VW Enthusiasts Will Enjoy VolkyLand
What do you do when your pastime or hobby gets out of control? You open an exhibition to show off your collection! That is a great thing if what you are collecting happens to be a type of car to which many people have a fond attachment.
The VolkyLand of Puerto Rico (or VolkyLandia) is a "museum" dedicated to "all things Volkswagon".
Located in the small coffee town of Yauco, it is one of the largest private collections of Volkswagon-related stuff in the world. The collection is open for tours 5 days/week, so come revel in Volkswagon history!
The Volkswagon Beetle (aka Bug) is one of the most popular cars ever manufactured. Millions were made starting in the late 1930s. The last original model rolled off the assembly line in Mexico in 2003.
People have deep attachments and fond memories of their own Bug. Everyone we talked to at the museum talked about their own old Bug — the model year, its quirks, the ease of fixing its quirks — it was pretty funny!
But VolkyLand is more than just a collection of VW Beetle cars (though they do have a bunch of them). It also contains a huge number of other types of VW cars and memorabilia, such as jewelry, lunch pails, toys, tools — almost everything that had the VW logo. VolkyLand is part of the collection of Dr Norman Gonzalez and his wife Diana.
OK — right off the bat — I had a VW Beetle in my college years so I "get it". But Ray and I are not at all what one would call car buffs. We figured we would get in, check it out, take some pictures, and get out 20 minutes later.
As it turns out, it is not a museum but a guided, formal tour. The tour is broken into two parts because the cars are on display in two different buildings. They have over 200 vehicles on display — mostly VW models (of all types), a number of kit cars, and some other cars affiliated with VW (like Porsche).
The front of the first building is the air-conditioned waiting area, filled with all sorts of VW paraphernalia.
The tour started in the large open air "show room" behind the waiting area. This area had loads of Beetles (early models on up to the last 2003 model). But it also had loads of other VW styles like the campers, square backs, and some military vehicles. Most have been restored to showroom quality, though they did leave a few as is.
There are also some cool manifestations of VW that have been made into ambulances, tow trucks, fire vehicles, and even race cars. And, of course, famous cars like Herbie the Love Bug and some cars from the Valkyrie movie.
The tour guide stopped at each batch of cars and explained some of the more significant information about the different types, the changes through the years, and other VW factoids. It was actually interesting, even though we were not totally into VWs.
The second building had other types of VW-related vehicles (including an airplane with a VW engine), and other types of show cars that I guess the owner likes! A car enthusiast and a VW lover would be in Heaven here!
Our Comments on VolkyLand
All in all, it was interesting. However, we did have some real issues with VolkyLand.
When you walk in, there are no signs or any indication of what to do. Just lots of people milling about and a large counter against the back wall. We wandered over to a guy standing behind the counter figuring that he could help us. But he didn’t speak English. It turns out that he is who you pay, and then you write the name of each member of your party in a book. This associates you to a number, which you need to remember since it how you will be called for your tour.
The problem is that these tours occur every 45 minutes or so, and are limited to a small number of people (maybe 20).
We went on a Sunday afternoon.

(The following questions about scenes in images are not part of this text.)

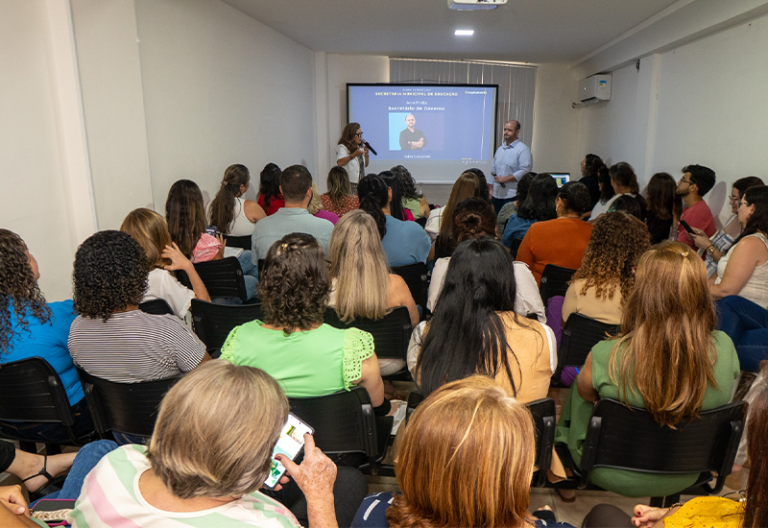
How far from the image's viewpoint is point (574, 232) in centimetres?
342

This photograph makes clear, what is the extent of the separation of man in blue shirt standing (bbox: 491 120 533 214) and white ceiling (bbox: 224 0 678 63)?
48.6 inches

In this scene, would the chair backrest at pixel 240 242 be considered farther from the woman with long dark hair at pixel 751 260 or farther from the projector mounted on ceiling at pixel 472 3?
the woman with long dark hair at pixel 751 260

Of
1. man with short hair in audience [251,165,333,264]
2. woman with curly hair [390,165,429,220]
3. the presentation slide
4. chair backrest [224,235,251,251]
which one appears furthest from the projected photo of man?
man with short hair in audience [251,165,333,264]

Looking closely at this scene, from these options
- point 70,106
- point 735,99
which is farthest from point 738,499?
point 735,99

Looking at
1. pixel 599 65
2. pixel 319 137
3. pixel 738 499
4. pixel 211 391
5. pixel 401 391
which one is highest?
pixel 599 65

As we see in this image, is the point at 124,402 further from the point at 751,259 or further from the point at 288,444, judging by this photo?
the point at 751,259

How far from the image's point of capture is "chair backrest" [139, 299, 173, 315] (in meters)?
2.41

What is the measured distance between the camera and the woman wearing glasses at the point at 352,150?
7.57m

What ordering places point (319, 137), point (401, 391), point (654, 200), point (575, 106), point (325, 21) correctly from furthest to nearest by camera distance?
point (575, 106), point (319, 137), point (325, 21), point (654, 200), point (401, 391)

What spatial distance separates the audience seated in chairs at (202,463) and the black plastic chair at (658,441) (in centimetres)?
105

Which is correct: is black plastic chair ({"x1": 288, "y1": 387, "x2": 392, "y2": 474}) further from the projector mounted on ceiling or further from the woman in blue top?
the projector mounted on ceiling

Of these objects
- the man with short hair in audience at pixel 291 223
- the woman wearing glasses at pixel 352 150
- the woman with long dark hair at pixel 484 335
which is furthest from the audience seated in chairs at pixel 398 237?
the woman wearing glasses at pixel 352 150

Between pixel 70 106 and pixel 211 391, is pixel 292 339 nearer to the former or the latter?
pixel 211 391

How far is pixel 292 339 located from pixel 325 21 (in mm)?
5416
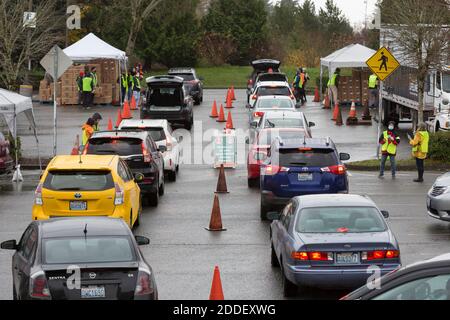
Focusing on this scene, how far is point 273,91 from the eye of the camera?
1752 inches

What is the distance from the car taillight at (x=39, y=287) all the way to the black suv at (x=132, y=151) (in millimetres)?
10998

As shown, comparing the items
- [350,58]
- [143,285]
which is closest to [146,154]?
[143,285]

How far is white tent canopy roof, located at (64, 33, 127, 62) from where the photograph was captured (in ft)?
161

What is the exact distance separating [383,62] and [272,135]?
18.9 feet

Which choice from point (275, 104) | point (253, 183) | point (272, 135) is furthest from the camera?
point (275, 104)

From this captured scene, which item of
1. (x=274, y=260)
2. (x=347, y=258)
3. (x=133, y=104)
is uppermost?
(x=133, y=104)

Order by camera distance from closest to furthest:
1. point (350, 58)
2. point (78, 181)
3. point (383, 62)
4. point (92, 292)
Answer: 1. point (92, 292)
2. point (78, 181)
3. point (383, 62)
4. point (350, 58)

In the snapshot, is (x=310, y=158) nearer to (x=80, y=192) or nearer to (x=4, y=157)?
(x=80, y=192)

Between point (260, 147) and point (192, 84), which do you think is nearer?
point (260, 147)

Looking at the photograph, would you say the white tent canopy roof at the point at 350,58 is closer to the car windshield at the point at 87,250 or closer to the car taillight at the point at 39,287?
the car windshield at the point at 87,250

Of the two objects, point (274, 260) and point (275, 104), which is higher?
point (275, 104)

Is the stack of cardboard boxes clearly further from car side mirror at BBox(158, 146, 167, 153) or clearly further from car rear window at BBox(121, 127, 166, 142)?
car side mirror at BBox(158, 146, 167, 153)

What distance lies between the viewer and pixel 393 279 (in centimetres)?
835
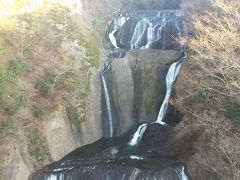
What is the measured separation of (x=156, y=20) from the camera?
2559cm

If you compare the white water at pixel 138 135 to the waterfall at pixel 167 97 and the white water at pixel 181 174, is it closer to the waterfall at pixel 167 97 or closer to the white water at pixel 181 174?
the waterfall at pixel 167 97

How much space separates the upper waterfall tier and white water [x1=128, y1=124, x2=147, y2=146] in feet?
32.0

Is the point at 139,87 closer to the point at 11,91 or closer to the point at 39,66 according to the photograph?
the point at 39,66

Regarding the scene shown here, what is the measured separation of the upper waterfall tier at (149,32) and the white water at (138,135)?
384 inches

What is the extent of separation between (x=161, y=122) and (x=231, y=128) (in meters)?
6.77

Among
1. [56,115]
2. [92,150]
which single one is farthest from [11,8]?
[92,150]

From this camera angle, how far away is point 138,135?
18125 millimetres

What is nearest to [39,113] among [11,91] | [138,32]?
[11,91]

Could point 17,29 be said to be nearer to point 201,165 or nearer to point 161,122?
point 161,122

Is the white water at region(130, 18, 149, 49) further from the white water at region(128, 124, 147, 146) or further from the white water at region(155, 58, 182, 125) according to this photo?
the white water at region(128, 124, 147, 146)

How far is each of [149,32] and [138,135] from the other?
12.8 meters

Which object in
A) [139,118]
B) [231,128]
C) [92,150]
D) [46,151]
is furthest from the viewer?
[139,118]

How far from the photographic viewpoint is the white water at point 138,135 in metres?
17.7

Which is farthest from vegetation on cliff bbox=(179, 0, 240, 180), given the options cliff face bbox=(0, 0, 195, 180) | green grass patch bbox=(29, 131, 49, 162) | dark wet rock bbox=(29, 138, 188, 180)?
green grass patch bbox=(29, 131, 49, 162)
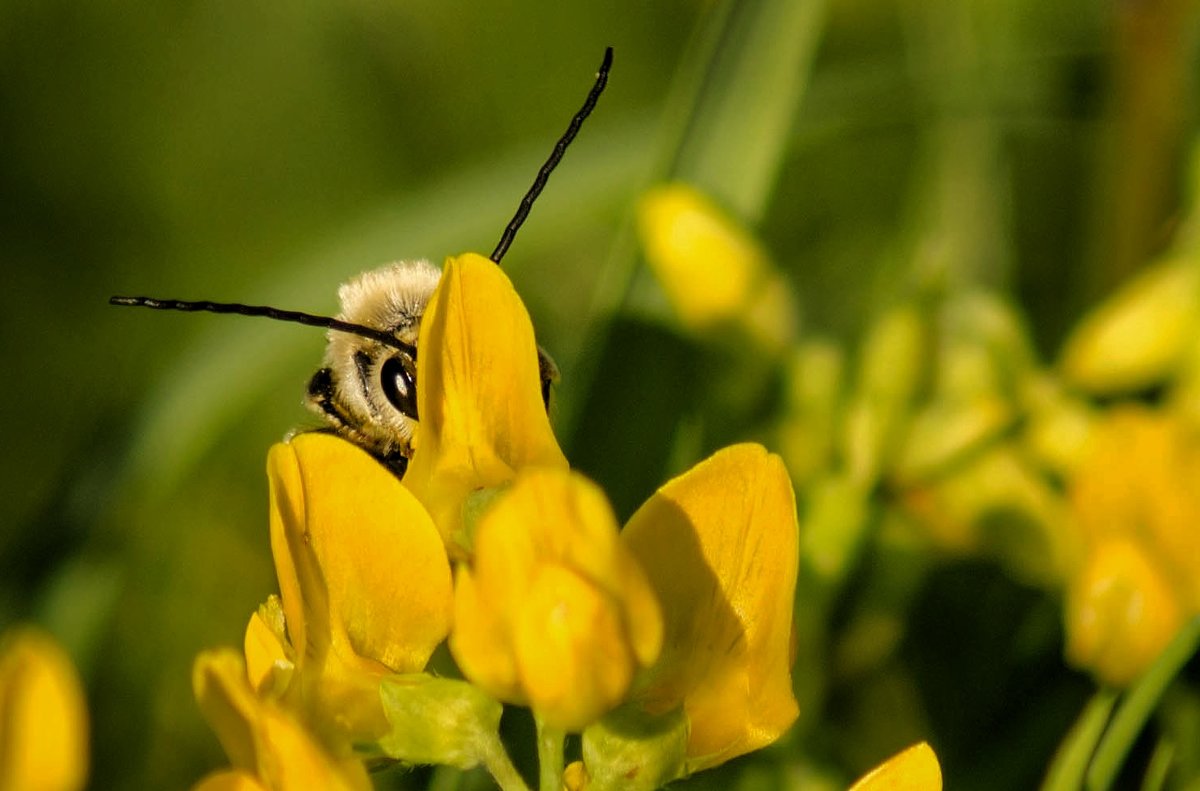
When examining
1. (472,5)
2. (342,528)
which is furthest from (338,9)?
(342,528)

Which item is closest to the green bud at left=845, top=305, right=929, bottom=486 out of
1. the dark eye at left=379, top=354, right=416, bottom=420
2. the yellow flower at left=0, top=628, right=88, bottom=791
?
the dark eye at left=379, top=354, right=416, bottom=420

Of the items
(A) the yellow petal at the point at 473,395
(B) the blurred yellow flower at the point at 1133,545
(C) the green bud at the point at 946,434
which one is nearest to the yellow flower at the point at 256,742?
(A) the yellow petal at the point at 473,395

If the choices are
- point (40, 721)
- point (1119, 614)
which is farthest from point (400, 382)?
point (1119, 614)

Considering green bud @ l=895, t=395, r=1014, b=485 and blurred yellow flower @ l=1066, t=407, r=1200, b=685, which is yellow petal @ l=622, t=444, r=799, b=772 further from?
green bud @ l=895, t=395, r=1014, b=485

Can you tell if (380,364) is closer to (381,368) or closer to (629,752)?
(381,368)

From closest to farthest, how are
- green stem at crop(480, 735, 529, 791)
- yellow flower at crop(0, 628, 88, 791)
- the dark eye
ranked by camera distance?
yellow flower at crop(0, 628, 88, 791) < green stem at crop(480, 735, 529, 791) < the dark eye

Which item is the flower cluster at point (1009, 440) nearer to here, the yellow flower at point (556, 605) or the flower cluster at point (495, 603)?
the flower cluster at point (495, 603)
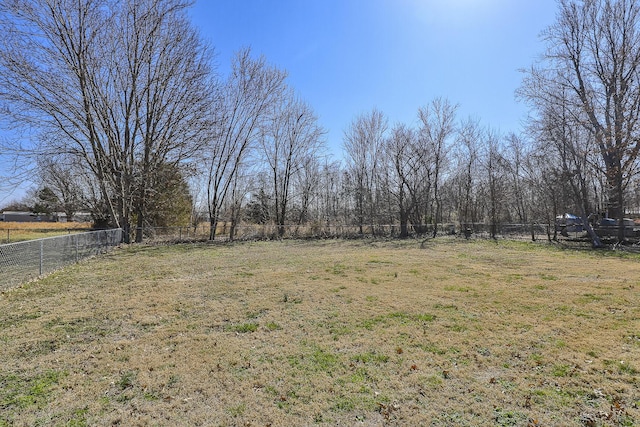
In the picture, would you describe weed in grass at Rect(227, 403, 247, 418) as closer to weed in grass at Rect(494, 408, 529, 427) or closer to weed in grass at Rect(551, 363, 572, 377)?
weed in grass at Rect(494, 408, 529, 427)

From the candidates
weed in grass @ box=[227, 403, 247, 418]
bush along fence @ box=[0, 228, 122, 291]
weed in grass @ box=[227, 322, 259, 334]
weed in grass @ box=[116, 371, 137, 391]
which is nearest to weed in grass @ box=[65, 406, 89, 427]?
weed in grass @ box=[116, 371, 137, 391]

When we got there, there were about 30 people already waiting, and as we waited (almost an hour), more people showed up. After a long time, they called 2 groups of about 20, leaving another 20-30 people waiting.
After the guided walking tour (conducted in Spanish), they return you to the waiting area. Then they call you in 6 people at a time to get into an electric cart for a riding tour of the second display area (which is in a large hanger across the parking lot).

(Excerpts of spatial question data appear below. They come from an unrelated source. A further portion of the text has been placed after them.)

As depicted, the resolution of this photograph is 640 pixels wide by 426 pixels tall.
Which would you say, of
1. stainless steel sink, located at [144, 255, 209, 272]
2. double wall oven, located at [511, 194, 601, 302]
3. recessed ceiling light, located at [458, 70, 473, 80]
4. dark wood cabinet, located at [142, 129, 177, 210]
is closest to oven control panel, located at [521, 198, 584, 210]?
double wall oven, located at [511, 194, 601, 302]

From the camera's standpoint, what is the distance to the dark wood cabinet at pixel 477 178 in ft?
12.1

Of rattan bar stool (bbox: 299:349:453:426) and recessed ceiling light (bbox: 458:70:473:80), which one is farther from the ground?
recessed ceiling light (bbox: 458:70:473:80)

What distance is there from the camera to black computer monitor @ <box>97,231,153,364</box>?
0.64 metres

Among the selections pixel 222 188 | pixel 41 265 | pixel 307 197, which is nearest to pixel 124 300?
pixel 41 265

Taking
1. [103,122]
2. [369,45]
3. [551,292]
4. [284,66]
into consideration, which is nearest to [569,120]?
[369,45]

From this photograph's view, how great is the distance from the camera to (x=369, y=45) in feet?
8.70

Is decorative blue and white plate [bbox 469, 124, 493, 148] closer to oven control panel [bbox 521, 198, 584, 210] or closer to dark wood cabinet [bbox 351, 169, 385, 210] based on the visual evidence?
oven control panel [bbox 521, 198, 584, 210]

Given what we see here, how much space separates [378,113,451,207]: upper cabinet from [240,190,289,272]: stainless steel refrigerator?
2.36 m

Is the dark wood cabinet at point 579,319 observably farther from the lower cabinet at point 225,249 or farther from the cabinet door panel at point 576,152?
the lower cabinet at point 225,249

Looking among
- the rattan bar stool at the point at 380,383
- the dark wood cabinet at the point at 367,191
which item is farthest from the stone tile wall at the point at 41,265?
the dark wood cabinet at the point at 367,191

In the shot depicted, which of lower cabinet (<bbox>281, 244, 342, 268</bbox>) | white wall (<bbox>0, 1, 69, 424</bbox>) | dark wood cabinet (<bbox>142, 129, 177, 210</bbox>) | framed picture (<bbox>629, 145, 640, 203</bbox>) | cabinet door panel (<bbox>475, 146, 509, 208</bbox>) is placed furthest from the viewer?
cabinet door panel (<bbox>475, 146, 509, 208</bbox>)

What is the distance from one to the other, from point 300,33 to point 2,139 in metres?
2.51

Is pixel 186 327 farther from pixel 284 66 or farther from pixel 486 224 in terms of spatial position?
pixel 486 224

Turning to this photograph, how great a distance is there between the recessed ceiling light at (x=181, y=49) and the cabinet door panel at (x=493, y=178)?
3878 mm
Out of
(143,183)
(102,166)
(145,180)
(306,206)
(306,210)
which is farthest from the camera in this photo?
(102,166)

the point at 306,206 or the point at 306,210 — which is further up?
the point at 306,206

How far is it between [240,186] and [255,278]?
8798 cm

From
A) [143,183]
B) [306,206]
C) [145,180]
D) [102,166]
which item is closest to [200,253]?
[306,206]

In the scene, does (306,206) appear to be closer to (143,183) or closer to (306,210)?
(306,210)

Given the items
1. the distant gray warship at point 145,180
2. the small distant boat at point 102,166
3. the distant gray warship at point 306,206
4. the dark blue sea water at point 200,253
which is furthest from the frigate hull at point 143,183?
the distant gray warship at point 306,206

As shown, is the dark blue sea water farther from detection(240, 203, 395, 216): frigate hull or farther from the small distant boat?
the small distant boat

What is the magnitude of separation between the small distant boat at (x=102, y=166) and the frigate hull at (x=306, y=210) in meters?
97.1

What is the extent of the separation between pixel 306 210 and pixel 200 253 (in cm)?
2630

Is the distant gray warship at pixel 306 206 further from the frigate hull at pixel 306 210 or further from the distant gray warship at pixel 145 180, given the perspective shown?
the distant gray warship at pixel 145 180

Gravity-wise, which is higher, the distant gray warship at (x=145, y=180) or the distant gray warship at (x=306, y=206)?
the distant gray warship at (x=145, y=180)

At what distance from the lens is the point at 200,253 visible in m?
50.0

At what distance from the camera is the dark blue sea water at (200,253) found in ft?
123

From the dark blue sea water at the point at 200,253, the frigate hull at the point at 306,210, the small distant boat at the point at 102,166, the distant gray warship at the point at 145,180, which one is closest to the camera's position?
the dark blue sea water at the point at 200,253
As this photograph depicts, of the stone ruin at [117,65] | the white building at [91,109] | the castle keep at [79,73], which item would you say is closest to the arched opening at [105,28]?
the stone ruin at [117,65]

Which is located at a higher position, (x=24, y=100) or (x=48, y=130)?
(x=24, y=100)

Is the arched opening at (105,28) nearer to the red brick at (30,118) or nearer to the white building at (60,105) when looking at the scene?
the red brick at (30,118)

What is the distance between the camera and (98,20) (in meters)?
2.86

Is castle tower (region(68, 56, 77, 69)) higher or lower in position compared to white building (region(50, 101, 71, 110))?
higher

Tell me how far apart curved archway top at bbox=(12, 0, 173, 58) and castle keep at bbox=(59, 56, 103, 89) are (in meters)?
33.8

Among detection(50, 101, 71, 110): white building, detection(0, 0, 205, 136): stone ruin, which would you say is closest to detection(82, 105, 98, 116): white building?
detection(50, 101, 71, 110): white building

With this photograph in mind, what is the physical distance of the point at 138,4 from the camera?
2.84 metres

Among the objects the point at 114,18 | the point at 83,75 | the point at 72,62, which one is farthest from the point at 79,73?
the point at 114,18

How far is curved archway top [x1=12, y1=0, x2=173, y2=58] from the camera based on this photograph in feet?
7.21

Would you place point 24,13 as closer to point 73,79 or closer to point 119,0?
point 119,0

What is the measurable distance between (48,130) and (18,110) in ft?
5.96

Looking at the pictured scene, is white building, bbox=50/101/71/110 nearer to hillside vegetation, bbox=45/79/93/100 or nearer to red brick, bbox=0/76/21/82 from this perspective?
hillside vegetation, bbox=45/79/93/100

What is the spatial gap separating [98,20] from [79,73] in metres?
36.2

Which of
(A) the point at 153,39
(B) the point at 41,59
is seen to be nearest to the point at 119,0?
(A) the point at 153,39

Since we had 20 people in our group, we ended up waiting another 20-30 minutes for this part to start.
All in all, what we figured to be a quick museum visit turned into a 2½ hour stop, much of which was spent just hanging out in the waiting room. But we went on a weekend. I am sure that weekday visits are less busy, and the whole system will work much more efficiently.

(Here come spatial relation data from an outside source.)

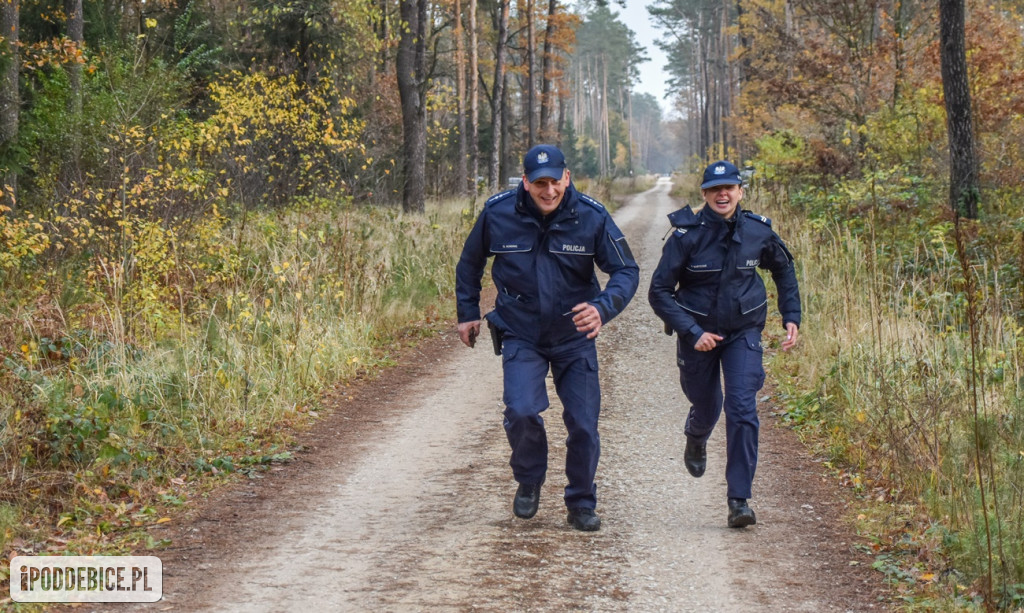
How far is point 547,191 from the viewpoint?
16.9 feet

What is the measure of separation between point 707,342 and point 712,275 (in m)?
0.39

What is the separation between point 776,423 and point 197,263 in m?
5.78

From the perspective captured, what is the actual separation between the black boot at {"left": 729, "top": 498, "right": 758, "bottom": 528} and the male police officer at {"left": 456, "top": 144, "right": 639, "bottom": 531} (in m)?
0.76

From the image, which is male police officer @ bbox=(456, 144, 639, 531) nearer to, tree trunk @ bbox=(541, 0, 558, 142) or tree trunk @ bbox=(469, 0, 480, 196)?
tree trunk @ bbox=(469, 0, 480, 196)

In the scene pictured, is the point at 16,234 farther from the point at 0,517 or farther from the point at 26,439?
the point at 0,517

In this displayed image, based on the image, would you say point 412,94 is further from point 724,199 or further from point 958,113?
point 724,199

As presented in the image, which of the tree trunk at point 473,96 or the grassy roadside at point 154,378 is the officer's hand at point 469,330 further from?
the tree trunk at point 473,96

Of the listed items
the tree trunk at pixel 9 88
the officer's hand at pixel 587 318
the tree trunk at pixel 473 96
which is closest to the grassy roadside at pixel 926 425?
the officer's hand at pixel 587 318

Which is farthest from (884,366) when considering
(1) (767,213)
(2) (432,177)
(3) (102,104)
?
(2) (432,177)

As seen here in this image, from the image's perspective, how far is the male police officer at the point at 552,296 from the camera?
5.22 metres

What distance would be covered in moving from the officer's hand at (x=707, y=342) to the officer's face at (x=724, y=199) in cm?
67

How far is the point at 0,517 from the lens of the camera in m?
5.43

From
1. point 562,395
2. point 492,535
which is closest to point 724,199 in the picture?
point 562,395

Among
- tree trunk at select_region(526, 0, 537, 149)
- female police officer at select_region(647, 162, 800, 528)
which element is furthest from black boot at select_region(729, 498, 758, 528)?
tree trunk at select_region(526, 0, 537, 149)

Admission is $10/person. Kids under 12 are free. Parking is free in the adjacent lot.
As of 1/13 They are open only on Sunday from 9am to 3pm.
Our tour was in Spanish. We were told that they can offer tours in English (or bilingual) if you call ahead and make arrangements for a bilingual guide. But probably not on the weekend (when they are busiest).
Allow at least 2 hours, especially if you go on the weekend.
You can call them at 787-267-7774 or 787-267-7775 for more information.
You can visit the VolkyLand web site for more information.
VolkyLand is located on Road 121 KM 13.2 in Yauco. To get there, take Route 52 to exit 198. Turn left at the second traffic light onto Road 121. Continue on Road 121 toward Sabana Grande at the Y in the road. Eventually, you will see the VW Beetle on the pole on the left.